Abstracts of Research Papers
Relative Importance of Sectoral and Aggregate Sources of Price Changes
Abstract: This paper estimates a dynamic common factor model to assess relative importance of the aggregate and the sector-specific factors that determine changes in the prices of individual products. It also examines how aggregate price changes are affected by these factors. Two different specifications of the model are estimated: the baseline model with one aggregate factor, and a second specification with two aggregate factors. In the one factor model, the aggregate factor contributes little to the movements of changes in prices, mostly of nondurable goods whereas it seems to have important contributions to the movements of changes in prices of commodity groups mainly used as intermediate or capital goods. In the specification with two aggregate factors, the additional factor has significant effects on changes in prices of 'farm products' and 'processed foods and feeds' only. Forecast-error variance decompositions of both aggregate and disaggregate price changes suggest that sectoral factors account for most of the variability at short horizons while the contributions of the aggregate factors increase as the time horizon lengthens. The results also show that sectoral factors are not only important for relative price changes but also have significant impact on aggregate inflation. The estimated common factors have statistically significant correlations with money growth and changes in the unemployment rate.

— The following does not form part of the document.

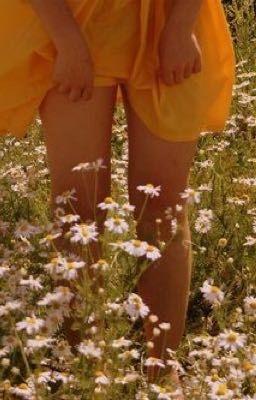 Đọc truyện dành riêng cho choi jinri, đoá hoa đẹp nhất trên d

Assessing Cross-Industry Effects of B2B E-commerce
Abstract: The productivity gain that an industry experiences by engaging in B2B e-commerce gets transmitted to other industries through input-output linkages. This paper considers a multi-industry equilibrium model that explicitly incorporates input-output structure to examine the propagation of productivity gain across industries and to provide a framework to quantitatively evaluate the overall impact of B2B e-commerce. This model also helps identify the industries with potential for largest impact on other industries. We also demonstrate how this model can be used to make projections of output growth that would result from the introduction of B2B in selected industries.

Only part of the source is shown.